Man that is one sweet rig you have there 

What fluid are you using? (i love that blue)
What case is that?


----------



## CyberDruid (Jun 28, 2008)

Primochill PC Ice with _Clear UV Blue_ Tracerline dye.

TJ-07. It's not mine: but I built it


----------



## Cold Storm (Jun 28, 2008)

IF that doesn't give ya the title.... Man, I bet the one you built it for is going to be VERY happy!


----------



## Dr. Spankenstein (Jun 28, 2008)

I remember seeing this before! Great mod!

My favorite pic was the shot from a darkened room. The LED in the res looked like a little blue flame perfectly framed in that discreet hole in the side panel....

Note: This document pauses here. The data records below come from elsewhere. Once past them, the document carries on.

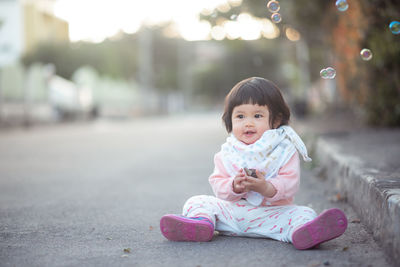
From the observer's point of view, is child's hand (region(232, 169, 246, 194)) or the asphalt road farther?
child's hand (region(232, 169, 246, 194))

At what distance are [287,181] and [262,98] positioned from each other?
51 centimetres

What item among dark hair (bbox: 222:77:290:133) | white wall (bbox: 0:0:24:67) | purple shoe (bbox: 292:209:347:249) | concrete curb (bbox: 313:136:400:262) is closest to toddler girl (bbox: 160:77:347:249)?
dark hair (bbox: 222:77:290:133)

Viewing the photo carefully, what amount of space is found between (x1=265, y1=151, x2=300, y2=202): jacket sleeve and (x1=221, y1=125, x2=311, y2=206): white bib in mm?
33

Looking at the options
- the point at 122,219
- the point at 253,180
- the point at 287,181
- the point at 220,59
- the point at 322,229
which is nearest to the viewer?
the point at 322,229

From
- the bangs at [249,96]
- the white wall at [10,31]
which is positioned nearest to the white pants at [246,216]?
the bangs at [249,96]

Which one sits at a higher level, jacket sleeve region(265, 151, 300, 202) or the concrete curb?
jacket sleeve region(265, 151, 300, 202)

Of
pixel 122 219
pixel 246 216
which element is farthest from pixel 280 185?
pixel 122 219

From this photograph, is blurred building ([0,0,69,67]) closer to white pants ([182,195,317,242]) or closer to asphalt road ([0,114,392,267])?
asphalt road ([0,114,392,267])

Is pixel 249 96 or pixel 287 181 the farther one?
pixel 249 96

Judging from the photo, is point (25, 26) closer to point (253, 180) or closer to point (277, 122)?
point (277, 122)

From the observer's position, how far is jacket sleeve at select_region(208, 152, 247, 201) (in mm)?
2836

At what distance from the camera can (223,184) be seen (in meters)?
2.89

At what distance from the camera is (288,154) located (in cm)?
288

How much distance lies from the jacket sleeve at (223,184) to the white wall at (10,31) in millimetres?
14643
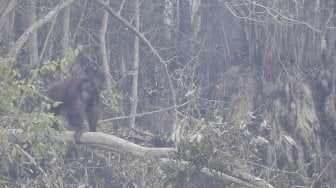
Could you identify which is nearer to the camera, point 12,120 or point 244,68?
point 12,120

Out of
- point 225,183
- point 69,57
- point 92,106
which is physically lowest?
point 225,183

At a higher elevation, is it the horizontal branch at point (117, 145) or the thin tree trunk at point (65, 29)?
the thin tree trunk at point (65, 29)

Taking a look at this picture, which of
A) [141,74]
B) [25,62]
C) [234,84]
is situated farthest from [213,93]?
[25,62]

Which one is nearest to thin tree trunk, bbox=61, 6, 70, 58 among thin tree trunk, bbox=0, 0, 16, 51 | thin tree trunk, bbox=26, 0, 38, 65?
thin tree trunk, bbox=26, 0, 38, 65

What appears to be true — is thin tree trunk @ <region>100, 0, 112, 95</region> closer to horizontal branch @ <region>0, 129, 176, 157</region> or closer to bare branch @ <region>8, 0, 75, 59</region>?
bare branch @ <region>8, 0, 75, 59</region>

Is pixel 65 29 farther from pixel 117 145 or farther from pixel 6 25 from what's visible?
pixel 117 145

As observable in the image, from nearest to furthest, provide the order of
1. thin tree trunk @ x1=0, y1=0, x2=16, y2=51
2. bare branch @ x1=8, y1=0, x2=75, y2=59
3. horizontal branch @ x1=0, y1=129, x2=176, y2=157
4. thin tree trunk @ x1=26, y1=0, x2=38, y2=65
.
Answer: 1. horizontal branch @ x1=0, y1=129, x2=176, y2=157
2. bare branch @ x1=8, y1=0, x2=75, y2=59
3. thin tree trunk @ x1=0, y1=0, x2=16, y2=51
4. thin tree trunk @ x1=26, y1=0, x2=38, y2=65

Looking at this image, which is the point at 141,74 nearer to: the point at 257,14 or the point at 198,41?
the point at 198,41

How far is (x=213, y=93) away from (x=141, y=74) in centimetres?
135

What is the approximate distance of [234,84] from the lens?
11438 millimetres

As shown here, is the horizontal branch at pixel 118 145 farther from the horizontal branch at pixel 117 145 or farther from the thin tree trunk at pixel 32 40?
the thin tree trunk at pixel 32 40

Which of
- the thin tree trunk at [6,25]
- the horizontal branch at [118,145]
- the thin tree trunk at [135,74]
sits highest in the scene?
the thin tree trunk at [6,25]

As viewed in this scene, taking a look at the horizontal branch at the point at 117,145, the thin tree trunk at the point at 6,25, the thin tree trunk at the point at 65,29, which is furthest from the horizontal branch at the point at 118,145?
the thin tree trunk at the point at 65,29

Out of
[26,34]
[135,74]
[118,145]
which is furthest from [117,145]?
[135,74]
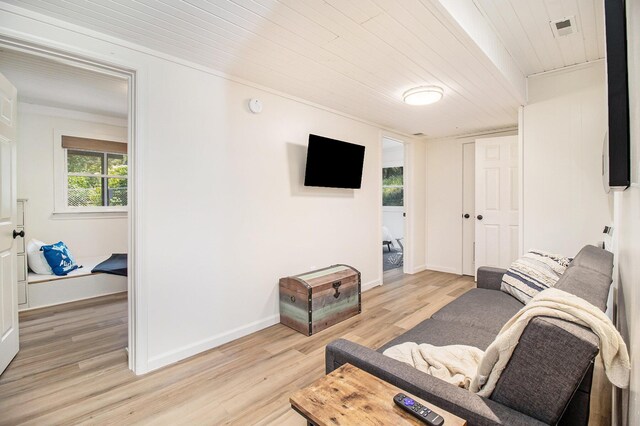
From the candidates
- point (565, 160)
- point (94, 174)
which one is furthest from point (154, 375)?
point (565, 160)

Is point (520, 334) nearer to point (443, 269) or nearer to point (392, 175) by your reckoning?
point (443, 269)

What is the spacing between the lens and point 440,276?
487 cm

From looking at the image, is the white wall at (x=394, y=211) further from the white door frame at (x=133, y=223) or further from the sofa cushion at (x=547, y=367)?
the sofa cushion at (x=547, y=367)

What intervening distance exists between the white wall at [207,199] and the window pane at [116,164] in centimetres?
302

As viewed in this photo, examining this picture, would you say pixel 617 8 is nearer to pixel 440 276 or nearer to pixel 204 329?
pixel 204 329

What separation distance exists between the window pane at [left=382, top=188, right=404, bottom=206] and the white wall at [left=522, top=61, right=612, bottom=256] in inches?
166

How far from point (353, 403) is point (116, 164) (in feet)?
16.5

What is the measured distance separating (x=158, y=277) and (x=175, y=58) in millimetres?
1648

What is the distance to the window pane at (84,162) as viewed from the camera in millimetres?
4172

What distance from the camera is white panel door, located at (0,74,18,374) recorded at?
6.88 feet

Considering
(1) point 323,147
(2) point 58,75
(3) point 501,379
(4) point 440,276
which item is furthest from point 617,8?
(4) point 440,276

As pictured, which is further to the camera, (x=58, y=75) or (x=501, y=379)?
(x=58, y=75)

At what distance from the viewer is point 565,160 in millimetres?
3062

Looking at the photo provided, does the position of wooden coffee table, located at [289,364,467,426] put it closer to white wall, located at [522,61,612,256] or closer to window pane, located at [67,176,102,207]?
white wall, located at [522,61,612,256]
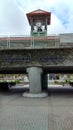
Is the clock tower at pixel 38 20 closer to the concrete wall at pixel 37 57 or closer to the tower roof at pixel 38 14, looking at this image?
the tower roof at pixel 38 14

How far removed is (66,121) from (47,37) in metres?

Awesome! You sir, are an artiste'!


----------



## cdawall (Jun 28, 2008)

wow thats amazing


----------



## CyberDruid (Jun 28, 2008)

It's my favorite so far. That case is a joy to work with.


----------



## Dr. Spankenstein (Jun 28, 2008)

I agree. This case is teh sehks!


----------



## Cold Storm (Jun 28, 2008)

Man, its a sweet one! I can't wait to see how the owner likes this case!


----------



## hat (Jun 28, 2008)

480gtx?


----------



## CyberDruid (Jun 28, 2008)

Correctamundo. The owner likes his case very much. In fact this case helped him become good friends with the owner of Razer...according to what he's been telling me.


----------



## hat (Jun 28, 2008)

Uhm we have 280GTX now 480GTX would be 2 generarions ahead correct? I guess Nvidia will be using the Pentium 4 idealogy for a while... shrink the die and cram more stuff in


----------



## imperialreign (Jun 28, 2008)

hat said:


> Uhm we have 280GTX now 480GTX would be 2 generarions ahead correct? I guess Nvidia will be using the Pentium 4 idealogy for a while... shrink the die and cram more stuff in



I think you posted in the wrong thread there, man 



@Cyber - that's a beatiful and very sleek, professional build man!


----------



## Cold Storm (Jun 28, 2008)

Or, Lets show Hat what we are talking about.... Its a radiator Hat... Not a Graphics card..


----------



## CyberDruid (Jun 28, 2008)

The GFX are GTS 640 I think...hell I can't keep track anymore... a true PITA to LC with that MCW 60R. Had to glue each RAMsink in place with Artic epoxy.


----------